CISL. 20 febbraio 2015 – “E’ un primo intervento solo parziale. Avremmo voluto un atteggiamento più coraggioso del Governo sulla effettiva abolizione delle forme di precarietà dei giovani“.
E’ quanto sottolinea il Segretario Generale della Cisl, Annamaria Furlan commentando a caldo l’approvazione da parte del Cdm dei decreti attuativi del Jobs act. “E’ chiaro che bisognerà leggere attentamente i testi prima di dare un giudizio completo sui provvedimenti del Governo. Ma l’esultanza del Presidente del Consiglio è assolutamente ingiustificata perché con queste norme cambierà poco e niente. Da un lato, si sceglie positivamente di incentivare il contratto a tempo indeterminato, dall’altro si inserisce la norma sui licenziamenti collettivi che sia le commissioni parlamentari, sia il sindacato avevano in più occasioni criticato in maniera dettagliata.

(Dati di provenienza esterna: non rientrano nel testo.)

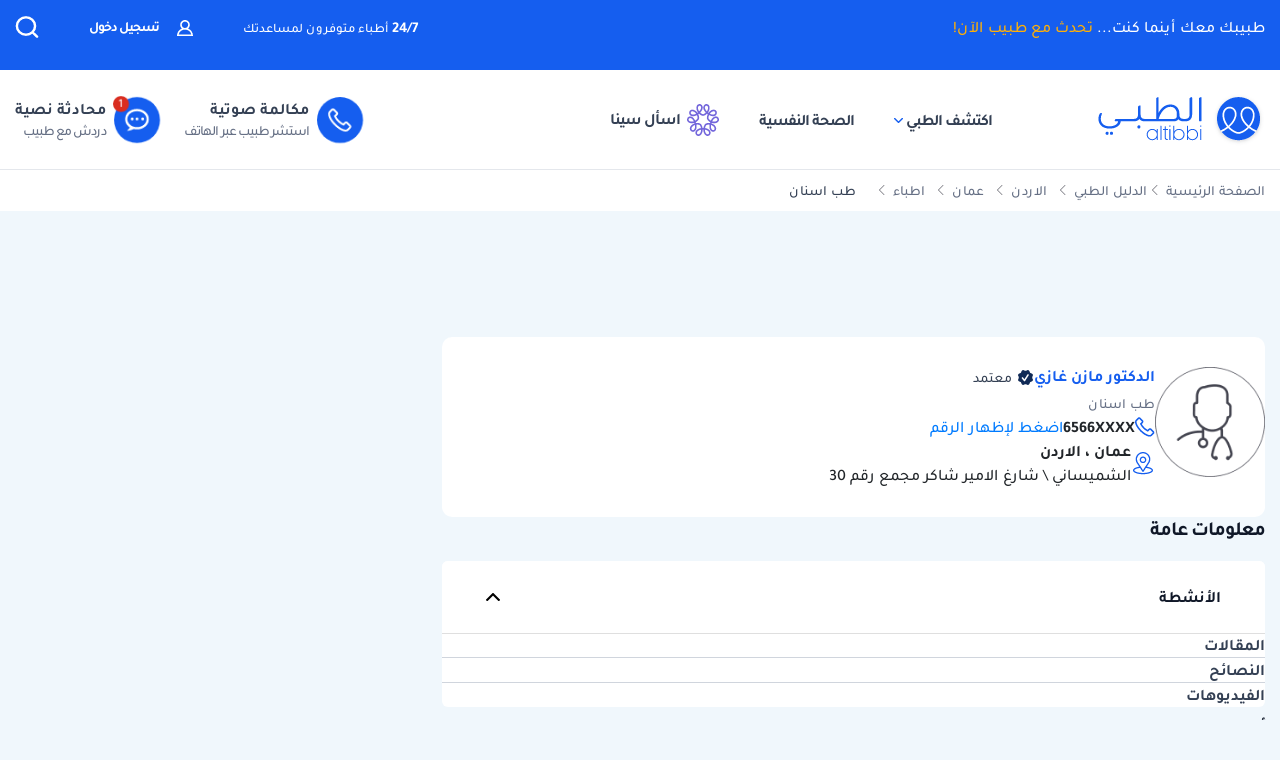

--- FILE ---
content_type: text/html; charset=utf-8
request_url: https://www.google.com/recaptcha/api2/aframe
body_size: 115
content:
<!DOCTYPE HTML><html><head><meta http-equiv="content-type" content="text/html; charset=UTF-8"></head><body><script nonce="w8dw_04fp_H-stFebPHXrg">/** Anti-fraud and anti-abuse applications only. See google.com/recaptcha */ try{var clients={'sodar':'https://pagead2.googlesyndication.com/pagead/sodar?'};window.addEventListener("message",function(a){try{if(a.source===window.parent){var b=JSON.parse(a.data);var c=clients[b['id']];if(c){var d=document.createElement('img');d.src=c+b['params']+'&rc='+(localStorage.getItem("rc::a")?sessionStorage.getItem("rc::b"):"");window.document.body.appendChild(d);sessionStorage.setItem("rc::e",parseInt(sessionStorage.getItem("rc::e")||0)+1);localStorage.setItem("rc::h",'1769116174777');}}}catch(b){}});window.parent.postMessage("_grecaptcha_ready", "*");}catch(b){}</script></body></html>

--- FILE ---
content_type: image/svg+xml
request_url: https://altibbi.com/theme/altibbi/icons/tbi-phone-call.svg
body_size: 762
content:
<?xml version="1.0" encoding="UTF-8"?>
<svg width="20px" height="20px" viewBox="0 0 20 20" version="1.1" xmlns="http://www.w3.org/2000/svg" xmlns:xlink="http://www.w3.org/1999/xlink">
    <title>B85CA698-DE65-44EA-8AAC-A27E52803B46</title>
    <g id="Page-1" stroke="none" stroke-width="1" fill="none" fill-rule="evenodd">
        <g id="Desktop-HD-Copy-9" transform="translate(-1155.000000, -664.000000)" fill="#155EEF" fill-rule="nonzero">
            <g id="Shape" transform="translate(1155.000000, 664.000000)">
                <path d="M18.8480391,14.21878 L16.3580877,11.7287216 C15.6397186,11.0103217 14.4706985,11.0103741 13.7524342,11.7287216 L12.6585052,12.8226977 C10.1600123,11.5142864 8.10682553,9.46101138 6.79847046,6.9624112 L7.89245191,5.86838276 C8.6107686,5.14998281 8.6107686,3.98101733 7.89245191,3.26261737 L5.40255287,0.772611371 C4.68418377,0.0542114163 3.51526851,0.0542114163 2.79689941,0.772611371 L0.804969702,2.76467906 C-0.235824446,3.80546551 -0.268365638,5.64027021 0.71331987,7.9309856 C1.59827262,9.99599899 3.22250258,12.2701549 5.28674605,14.334487 C7.35098952,16.3988192 9.6250477,18.0231189 11.6899724,18.9081097 C12.8001982,19.3839337 13.8032111,19.6214789 14.6607055,19.6214789 C15.5724353,19.6214789 16.3197299,19.3528584 16.856057,18.8165083 L18.8479867,16.824493 C19.196036,16.4764812 19.3876675,16.013758 19.3876675,15.5215841 C19.3876675,15.029515 19.196036,14.5667918 18.8480391,14.21878 Z M17.7362412,15.7127522 L15.7443115,17.7047675 C15.2049976,18.2440522 13.9209567,18.1537609 12.3092507,17.46303 C10.4238004,16.6549152 8.32460523,15.1490474 6.39838672,13.2227462 C4.47222061,11.2964449 2.96636514,9.19721202 2.15828506,7.31168071 C1.46763624,5.70001023 1.37719164,4.41580939 1.91655797,3.87647229 L3.90848768,1.88445701 C4.01391905,1.77907352 4.18537603,1.77907352 4.29075499,1.88445701 L6.78065403,4.37446301 C6.886033,4.4798465 6.886033,4.65136325 6.78065403,4.75669434 L4.89499411,6.64248767 L5.13216228,7.14315097 C6.65473376,10.3575833 9.2634789,12.9664929 12.4778256,14.4891298 L12.9784674,14.7262558 L14.8641273,12.8405149 C14.9329826,12.7716566 15.0134709,12.7613331 15.0552347,12.7613331 C15.0969986,12.7613331 15.1774345,12.7716042 15.2462898,12.8404624 L17.7361888,15.3304684 C17.8050441,15.3993267 17.8153679,15.4797661 17.8153679,15.5215841 C17.8153679,15.5634545 17.8050965,15.6438939 17.7362412,15.7127522 Z"></path>
            </g>
        </g>
    </g>
</svg>


--- FILE ---
content_type: application/javascript; charset=utf-8
request_url: https://fundingchoicesmessages.google.com/f/AGSKWxUSndV_RzKiMkgdREVI83bJewmmev0Sbfmy9MHDiN4kQWWVig7iENhGKkOG3zUaogFQSB6UrXzNbyO9nuzVbSDlc-MBeu8VgiDT8KMy1e7btALmMemynx9cp-gMpt4KpkM5n3YVd1ENnyDuZY58fhjGitLXKTtKj3UTKuc2FBWt0L635OkYScWaiPVA/_/c_ad.aspx?/local_ads_.displayAds&/sticky-ad-_adlinkbar.
body_size: -1289
content:
window['2a7ec37f-49e7-4a58-a353-068057e0281c'] = true;

--- FILE ---
content_type: image/svg+xml
request_url: https://altibbi.com/theme/altibbi/icons/tbi-arrow-data.svg
body_size: 281
content:
<?xml version="1.0" encoding="UTF-8"?>
<svg width="19px" height="13px" viewBox="0 0 19 13" version="1.1" xmlns="http://www.w3.org/2000/svg" xmlns:xlink="http://www.w3.org/1999/xlink">
    <title>0D30B601-413C-4046-8DCA-3C1E7C35BF55</title>
    <g id="Page-1" stroke="none" stroke-width="1" fill="none" fill-rule="evenodd">
        <g id="005" transform="translate(-40.000000, -459.000000)" fill="#74747C" fill-rule="nonzero">
            <g id="2.-Forms/01.Text-Field/Text-Area-Copy-2" transform="translate(20.000000, 435.000000)">
                <g id="arrow-copy-7" transform="translate(29.500000, 30.022786) rotate(-90.000000) translate(-29.500000, -30.022786) translate(23.477214, 20.522786)">
                    <g id="next" transform="translate(5.500000, 9.500000) scale(-1, -1) translate(-5.500000, -9.500000) ">
                        <path d="M9.71899414,8.97865039 L1.23925456,0.214863281 C0.961425781,-0.0721035156 0.511614583,-0.0716210937 0.234251302,0.216347656 C-0.0428971354,0.504279297 -0.0421809896,0.970707031 0.235683594,1.25789648 L8.21068359,9.50007422 L0.235397135,17.7422148 C-0.0424316406,18.0294414 -0.0431477865,18.4955723 0.233964844,18.783541 C0.373004557,18.9278965 0.55515625,19.0000742 0.737307943,19.0000742 C0.918994141,19.0000742 1.10042969,18.9283789 1.23921875,18.7850254 L9.71899414,10.0214609 C9.85280599,9.88348828 9.92789388,9.69571484 9.92789388,9.50007422 C9.92789388,9.30443359 9.85259115,9.11688281 9.71899414,8.97865039 Z" id="Path"></path>
                    </g>
                </g>
            </g>
        </g>
    </g>
</svg>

E’ certamente un fatto importante che si sia lasciato il reintegro per i licenziamenti discriminatori e disciplinari, come aveva chiesto ripetutamente la Cisl in questi mesi. Così come è importante aver cancellato dalle tipologie contrattuali gli associati in partecipazione. Ma per il resto non c’è ancora la svolta che la Cisl auspicava sulla effettiva cancellazione delle altre forme di precarietà selvaggia, sottopagate e senza tutele che sono proliferate in questi anni nel mondo del lavoro. La Cisl, per quanto ci riguarda, continuerà a battersi per affidare le materie del lavoro alla contrattazione, che è oggi lo strumento più efficace per favorire gli investimenti, la produttività, le riorganizzazioni aziendali e garantire l’ingresso stabile dei giovani nel mondo del lavoro. Non permetteremo a nessuno di mettere in discussione diritti consolidati dei lavoratori che oggi vengono messi a rischio dalle norme sui licenziamenti collettivi”.
BARBAGALLO: IN MATERIA DI LAVORO IL GOVERNO NON VA NELLA DIREZIONE GIUSTA
Per quanto riguarda poi le collaborazioni fonti di precarietà, non è ancora chiaro se davvero spariranno o se ce le ritroveremo sotto altre forme.
Inoltre, resta il fatto che si daranno decontribuzione e riduzione dell’Irap sino a 36 mesi senza che per le imprese ci siano vincoli o paletti sul fronte della stabilizzazione delle assunzioni.
In sostanza, non si sarebbe dovuto perdere tutto questo tempo semplicemente per favorire i licenziamenti, compresi quelli collettivi, pensando che questa fosse la soluzione per l’economia del Paese.
Il Governo sbaglia se ritiene di attivare la ripresa economica e l’occupazione con i decreti legge. Così non si cambia verso.
È necessario restituire potere d’acquisto ai lavoratori, rinnovando i contratti, e realizzare investimenti pubblici e privati: queste sono le due strade da seguire.